Long considered a bastion of hope in a treacherous real estate climate, the apartment industry is starting to feel the pain. That’s evident in moves made by several apartment REITs at the start of 2009.
Denver-based AIMCO, one of the country’s largest apartment owners, announced that it was cutting about 7 percent of its work force and will take write-off costs for abandoning certain redevelopment projects and deals. The firm also announced it would take impairment losses of $85.4 million for stopping work on three California assets.
Meanwhile, San Francisco-based BRE Properties discontinued predevelopment at three sites and recorded an abandonment charge of $5.1 million. It also eliminated 33 positions, primarily in the development arena. The firm reduced its overall work force by 4 percent and its development staff by 36 percent. It still has five apartment projects under construction.
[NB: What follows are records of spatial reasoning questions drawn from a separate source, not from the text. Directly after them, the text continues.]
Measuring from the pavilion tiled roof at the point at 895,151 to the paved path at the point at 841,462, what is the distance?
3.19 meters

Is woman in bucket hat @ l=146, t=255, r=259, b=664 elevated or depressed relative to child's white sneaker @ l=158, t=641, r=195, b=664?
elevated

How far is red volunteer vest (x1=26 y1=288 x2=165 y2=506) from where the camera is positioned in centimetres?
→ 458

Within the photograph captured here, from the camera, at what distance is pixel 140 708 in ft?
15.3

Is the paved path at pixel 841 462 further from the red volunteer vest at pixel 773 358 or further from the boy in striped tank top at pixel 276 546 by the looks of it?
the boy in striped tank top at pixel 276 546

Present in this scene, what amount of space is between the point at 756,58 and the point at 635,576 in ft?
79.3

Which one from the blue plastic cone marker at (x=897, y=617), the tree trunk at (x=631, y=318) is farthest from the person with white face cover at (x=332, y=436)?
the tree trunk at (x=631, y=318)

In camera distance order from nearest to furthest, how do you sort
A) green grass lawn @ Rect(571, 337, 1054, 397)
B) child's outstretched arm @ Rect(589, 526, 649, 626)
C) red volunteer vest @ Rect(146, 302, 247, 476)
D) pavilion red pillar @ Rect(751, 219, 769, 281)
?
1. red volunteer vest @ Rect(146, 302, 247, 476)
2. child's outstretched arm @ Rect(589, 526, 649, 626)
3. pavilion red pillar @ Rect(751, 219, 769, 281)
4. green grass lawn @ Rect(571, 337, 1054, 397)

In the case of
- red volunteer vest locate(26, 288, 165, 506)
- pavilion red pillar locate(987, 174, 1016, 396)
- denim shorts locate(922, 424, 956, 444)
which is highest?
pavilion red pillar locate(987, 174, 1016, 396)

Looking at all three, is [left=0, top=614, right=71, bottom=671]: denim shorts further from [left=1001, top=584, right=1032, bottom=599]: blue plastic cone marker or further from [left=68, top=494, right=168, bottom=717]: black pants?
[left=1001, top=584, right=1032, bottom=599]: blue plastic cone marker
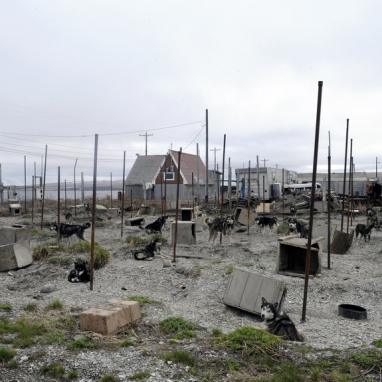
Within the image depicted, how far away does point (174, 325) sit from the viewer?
617cm

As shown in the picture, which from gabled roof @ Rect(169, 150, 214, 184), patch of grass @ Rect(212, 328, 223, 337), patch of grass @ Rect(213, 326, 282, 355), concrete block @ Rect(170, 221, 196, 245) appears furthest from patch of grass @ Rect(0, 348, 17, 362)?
gabled roof @ Rect(169, 150, 214, 184)

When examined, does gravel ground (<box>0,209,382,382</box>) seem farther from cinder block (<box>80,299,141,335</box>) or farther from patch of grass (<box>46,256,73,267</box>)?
cinder block (<box>80,299,141,335</box>)

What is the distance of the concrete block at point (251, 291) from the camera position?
296 inches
Karin Ford, a senior analyst and vice president for New York-based Key Banc Capital Markets says there are differences in the two cases. “AIMCO’s pressure is coming from their leverage,” she says. “BRE is abandoning ground-up development and laying off people in their development arm.”
Similarly, Houston-based Camden Property Trust is halting five development projects and has eliminated staff. Altogether, the REIT reduced its total work force by about 3 percent and its development personnel by half. Meanwhile, Atlanta-based Post Properties and Alexandria, Va.-based AvalonBay Communities also announced they would cease development in 2009.